I just bought an alfine 8, spokes, etc. Doing my first wheel build next week when the stuff arrives. I used spocalc to get the measurements. Wish me luck LOL... I'll post back when its complete.


----------



## pursuiter (May 28, 2008)

Looking at sunringle's web site, EQ25's erd=608, I'd use 610 to include nipple height:
http://www.sun-ringle.com/wp-content/uploads/2010/05/SUNRingle_rim_chart.pdf
Alfine hub dimensions can be found here: 
http://bike.shimano.com/publish/con...0015-downloadFile.html/08) Hub Dimensions.pdf

flange diameter; 92.6mm
center to left flange = 31.8mm
center right flange = 25.5mm

I use this website for calculating spoke size:
http://www.bikeschool.com/tools/spoke-length-calculator

for 32H I calculate 290.9mm and 290.3mm, I'd buy 291mm for both sides

for 36H I calculate 285.2mm and 284.6mm, I'd buy 286mm for both sides


----------



## mtb101 (Jan 7, 2009)

pursuiter said:


> Looking at sunringle's web site, EQ25's erd=608, I'd use 610 to include nipple height:
> http://www.sun-ringle.com/wp-content/uploads/2010/05/SUNRingle_rim_chart.pdf
> Alfine hub dimensions can be found here:
> http://bike.shimano.com/publish/con...0015-downloadFile.html/08) Hub Dimensions.pdf
> ...


thanks for advice everyone, build is on the way, just need to work out ratios for an mtb 29er. Thinking 20 on rear and 40 tooth on front, guy at bike shop said 2:1 ratio. Dont' know yet will see.


----------



## pursuiter (May 28, 2008)

MTB with a 40Tx20 is gonna be hard to push. I run 32x22, gives me a 23" low gear on my 29er.


----------



## BJKremer (Jul 26, 2007)

Same here, also 22 rear 32 front. Spin out quickly on the road but is perfect on the trail, gets me up someshort but steep climbs. I would think 40x20 would be nice for commuting. Depends on your terrain of course, if you do not have any climbing you might get away with it - or if you are superman of course.
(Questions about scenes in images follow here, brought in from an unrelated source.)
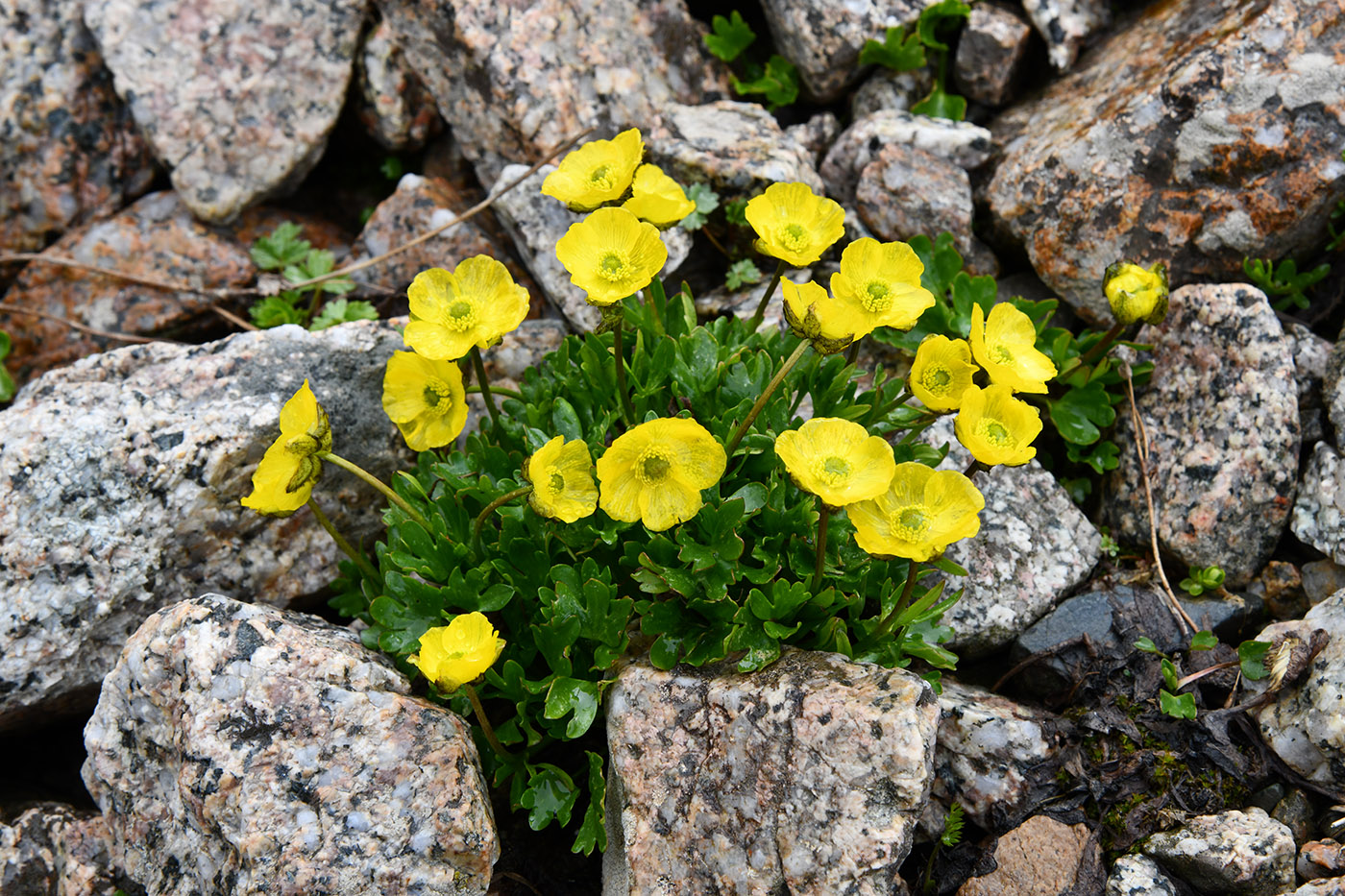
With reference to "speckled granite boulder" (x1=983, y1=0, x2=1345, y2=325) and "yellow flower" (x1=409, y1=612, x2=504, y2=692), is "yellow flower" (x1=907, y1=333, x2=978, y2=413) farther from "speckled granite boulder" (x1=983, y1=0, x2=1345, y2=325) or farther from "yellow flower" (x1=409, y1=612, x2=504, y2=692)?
"yellow flower" (x1=409, y1=612, x2=504, y2=692)

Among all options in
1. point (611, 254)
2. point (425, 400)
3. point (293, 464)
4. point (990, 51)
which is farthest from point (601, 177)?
point (990, 51)

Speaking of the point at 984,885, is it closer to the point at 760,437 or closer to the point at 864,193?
the point at 760,437

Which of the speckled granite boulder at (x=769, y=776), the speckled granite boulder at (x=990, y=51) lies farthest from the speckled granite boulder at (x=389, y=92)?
the speckled granite boulder at (x=769, y=776)

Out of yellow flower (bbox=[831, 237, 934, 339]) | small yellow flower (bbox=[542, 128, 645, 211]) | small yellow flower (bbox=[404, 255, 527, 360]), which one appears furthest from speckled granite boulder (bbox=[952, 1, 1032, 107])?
small yellow flower (bbox=[404, 255, 527, 360])

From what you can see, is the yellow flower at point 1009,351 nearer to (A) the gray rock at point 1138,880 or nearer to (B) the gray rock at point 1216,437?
(B) the gray rock at point 1216,437

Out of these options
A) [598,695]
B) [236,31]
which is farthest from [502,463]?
[236,31]
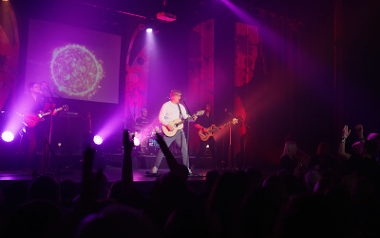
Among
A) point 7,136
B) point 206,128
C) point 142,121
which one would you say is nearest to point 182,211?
point 7,136

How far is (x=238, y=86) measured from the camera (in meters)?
9.81

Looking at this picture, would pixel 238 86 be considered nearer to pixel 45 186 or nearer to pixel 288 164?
pixel 288 164

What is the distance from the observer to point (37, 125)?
7.20 m

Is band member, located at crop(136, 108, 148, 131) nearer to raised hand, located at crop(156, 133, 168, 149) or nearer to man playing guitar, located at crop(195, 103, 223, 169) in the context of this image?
man playing guitar, located at crop(195, 103, 223, 169)

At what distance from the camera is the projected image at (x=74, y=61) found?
945 cm

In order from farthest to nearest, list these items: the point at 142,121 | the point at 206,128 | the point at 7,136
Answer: the point at 142,121, the point at 206,128, the point at 7,136

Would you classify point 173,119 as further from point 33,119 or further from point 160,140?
point 160,140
Would put a 32 up front and play with the rear cog size, easier and cheaper - 32x16 would give you the same ratio with cleaner looks and better ground clearance due to the smaller front ring.


----------



## mtb101 (Jan 7, 2009)

ah thanks, now you got me thinking ... guy at LBS keeps saying 2:1 ratio so 20:40 on 29er, for alfine 11 specs say 1:9. 

So I'm thinking 38:20, it's been a single speed for a year so I can nearly push up anything. I commute on bike path then hit some single track on way home, with some nice climbs - it's not my main bike, but my commute/training bike, so want a bit of top end to pass a few roadies.


----------



## bsieb (Aug 23, 2003)

I would use the same gearing as you use for your single speed. 34/20 has worked well for me, gives you 4 lower and 3 higher, 5th is direct drive. For commuting I would use a 16, and a 22 or maybe even 23 for bikepacking in the mountains. The cogs are easy to change, you just need a small screwdriver to pop the retaining snap ring.


----------



## wschruba (Apr 13, 2012)

bsieb said:


> I would use the same gearing as you use for your single speed. 34/20 has worked well for me, gives you 4 lower and 3 higher, 5th is direct drive. For commuting I would use a 16, and a 22 or maybe even 23 for bikepacking in the mountains. The cogs are easy to change, you just need a small screwdriver to pop the retaining snap ring.


The fact that it is an (almost) 8 year old thread notwithstanding, I feel compelled to post:

Use a pair of lock ring pliers.










These Lisle pliers are under $10 most places, and will make it much easier to remove the square circlip from Shimano drivers.

This does remind me though; I have to go replace the axle assembly in my Alfine.


----------



## Steveroot (Dec 15, 2011)

It's a good idea to measure the rim's ERD rather than accepting the published value, in case there are differences. This is very easy to do, as described here: https://www.parktool.com/blog/calvins-corner/measuring-effective-rim-diameter


----------